• **Exercise prompt**
With the line containing "genus: Equus" as the start and the line containing "United States, site archbold_FL-38." as the end, transcribe that span of the entries below exactly, including both.

• **Data section**
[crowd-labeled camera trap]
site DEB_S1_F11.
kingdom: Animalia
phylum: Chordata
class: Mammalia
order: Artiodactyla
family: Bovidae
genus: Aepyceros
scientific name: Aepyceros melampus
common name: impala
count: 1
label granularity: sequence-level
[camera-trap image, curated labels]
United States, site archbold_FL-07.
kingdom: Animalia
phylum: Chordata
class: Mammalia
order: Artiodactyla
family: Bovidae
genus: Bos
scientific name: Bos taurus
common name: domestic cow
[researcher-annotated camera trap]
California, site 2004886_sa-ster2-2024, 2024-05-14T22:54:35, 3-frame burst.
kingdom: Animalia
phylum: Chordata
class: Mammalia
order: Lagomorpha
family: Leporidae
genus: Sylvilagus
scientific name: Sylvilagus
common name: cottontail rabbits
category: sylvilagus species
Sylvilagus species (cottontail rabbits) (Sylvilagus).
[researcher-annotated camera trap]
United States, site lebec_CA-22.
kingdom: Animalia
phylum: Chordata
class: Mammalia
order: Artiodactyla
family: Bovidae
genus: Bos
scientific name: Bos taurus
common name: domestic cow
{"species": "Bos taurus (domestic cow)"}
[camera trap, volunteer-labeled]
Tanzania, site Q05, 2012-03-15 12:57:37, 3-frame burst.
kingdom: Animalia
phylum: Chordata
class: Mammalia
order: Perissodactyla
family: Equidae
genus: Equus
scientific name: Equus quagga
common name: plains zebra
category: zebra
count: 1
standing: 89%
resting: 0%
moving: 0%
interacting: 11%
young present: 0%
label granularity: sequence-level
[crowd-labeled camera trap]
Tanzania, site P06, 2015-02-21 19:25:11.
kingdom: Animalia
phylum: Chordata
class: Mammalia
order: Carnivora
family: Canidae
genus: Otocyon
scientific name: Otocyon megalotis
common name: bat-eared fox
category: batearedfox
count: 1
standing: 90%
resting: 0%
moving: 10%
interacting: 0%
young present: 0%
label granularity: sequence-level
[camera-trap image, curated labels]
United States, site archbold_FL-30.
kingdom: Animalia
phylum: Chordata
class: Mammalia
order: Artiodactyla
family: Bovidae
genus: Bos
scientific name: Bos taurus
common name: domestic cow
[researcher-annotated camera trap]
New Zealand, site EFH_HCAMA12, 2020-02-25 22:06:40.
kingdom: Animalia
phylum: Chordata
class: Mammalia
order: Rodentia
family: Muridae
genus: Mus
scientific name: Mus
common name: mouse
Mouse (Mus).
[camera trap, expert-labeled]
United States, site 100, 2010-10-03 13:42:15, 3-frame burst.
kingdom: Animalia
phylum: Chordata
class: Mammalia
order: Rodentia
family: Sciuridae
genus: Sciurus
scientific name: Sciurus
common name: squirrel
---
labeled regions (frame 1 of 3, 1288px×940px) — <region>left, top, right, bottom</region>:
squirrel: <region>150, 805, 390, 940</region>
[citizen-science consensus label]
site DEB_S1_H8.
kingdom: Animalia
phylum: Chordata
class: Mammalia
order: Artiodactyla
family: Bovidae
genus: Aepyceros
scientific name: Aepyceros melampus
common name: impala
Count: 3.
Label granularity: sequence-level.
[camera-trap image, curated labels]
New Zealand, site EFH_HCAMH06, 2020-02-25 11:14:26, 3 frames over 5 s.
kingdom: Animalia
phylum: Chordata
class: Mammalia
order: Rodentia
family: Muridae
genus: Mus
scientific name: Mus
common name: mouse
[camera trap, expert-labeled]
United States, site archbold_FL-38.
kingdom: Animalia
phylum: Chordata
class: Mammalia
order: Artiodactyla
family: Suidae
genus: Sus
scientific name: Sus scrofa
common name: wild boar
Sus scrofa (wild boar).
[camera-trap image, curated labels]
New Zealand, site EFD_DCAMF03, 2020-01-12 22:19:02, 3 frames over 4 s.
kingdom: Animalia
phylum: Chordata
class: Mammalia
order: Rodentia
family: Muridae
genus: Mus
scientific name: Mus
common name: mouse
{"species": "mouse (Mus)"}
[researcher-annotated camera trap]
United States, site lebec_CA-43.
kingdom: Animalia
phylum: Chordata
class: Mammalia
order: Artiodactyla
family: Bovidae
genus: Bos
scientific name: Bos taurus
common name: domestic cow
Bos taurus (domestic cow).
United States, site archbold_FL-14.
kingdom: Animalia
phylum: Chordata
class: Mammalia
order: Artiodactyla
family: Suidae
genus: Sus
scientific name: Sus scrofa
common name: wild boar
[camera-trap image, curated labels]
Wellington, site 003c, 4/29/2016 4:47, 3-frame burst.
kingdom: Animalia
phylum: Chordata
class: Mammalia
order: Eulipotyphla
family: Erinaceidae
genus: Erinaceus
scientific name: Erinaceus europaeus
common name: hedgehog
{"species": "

• **Response to this task**
genus: Equus
scientific name: Equus quagga
common name: plains zebra
category: zebra
count: 1
standing: 89%
resting: 0%
moving: 0%
interacting: 11%
young present: 0%
label granularity: sequence-level
[crowd-labeled camera trap]
Tanzania, site P06, 2015-02-21 19:25:11.
kingdom: Animalia
phylum: Chordata
class: Mammalia
order: Carnivora
family: Canidae
genus: Otocyon
scientific name: Otocyon megalotis
common name: bat-eared fox
category: batearedfox
count: 1
standing: 90%
resting: 0%
moving: 10%
interacting: 0%
young present: 0%
label granularity: sequence-level
[camera-trap image, curated labels]
United States, site archbold_FL-30.
kingdom: Animalia
phylum: Chordata
class: Mammalia
order: Artiodactyla
family: Bovidae
genus: Bos
scientific name: Bos taurus
common name: domestic cow
[researcher-annotated camera trap]
New Zealand, site EFH_HCAMA12, 2020-02-25 22:06:40.
kingdom: Animalia
phylum: Chordata
class: Mammalia
order: Rodentia
family: Muridae
genus: Mus
scientific name: Mus
common name: mouse
Mouse (Mus).
[camera trap, expert-labeled]
United States, site 100, 2010-10-03 13:42:15, 3-frame burst.
kingdom: Animalia
phylum: Chordata
class: Mammalia
order: Rodentia
family: Sciuridae
genus: Sciurus
scientific name: Sciurus
common name: squirrel
---
labeled regions (frame 1 of 3, 1288px×940px) — <region>left, top, right, bottom</region>:
squirrel: <region>150, 805, 390, 940</region>
[citizen-science consensus label]
site DEB_S1_H8.
kingdom: Animalia
phylum: Chordata
class: Mammalia
order: Artiodactyla
family: Bovidae
genus: Aepyceros
scientific name: Aepyceros melampus
common name: impala
Count: 3.
Label granularity: sequence-level.
[camera-trap image, curated labels]
New Zealand, site EFH_HCAMH06, 2020-02-25 11:14:26, 3 frames over 5 s.
kingdom: Animalia
phylum: Chordata
class: Mammalia
order: Rodentia
family: Muridae
genus: Mus
scientific name: Mus
common name: mouse
[camera trap, expert-labeled]
United States, site archbold_FL-38.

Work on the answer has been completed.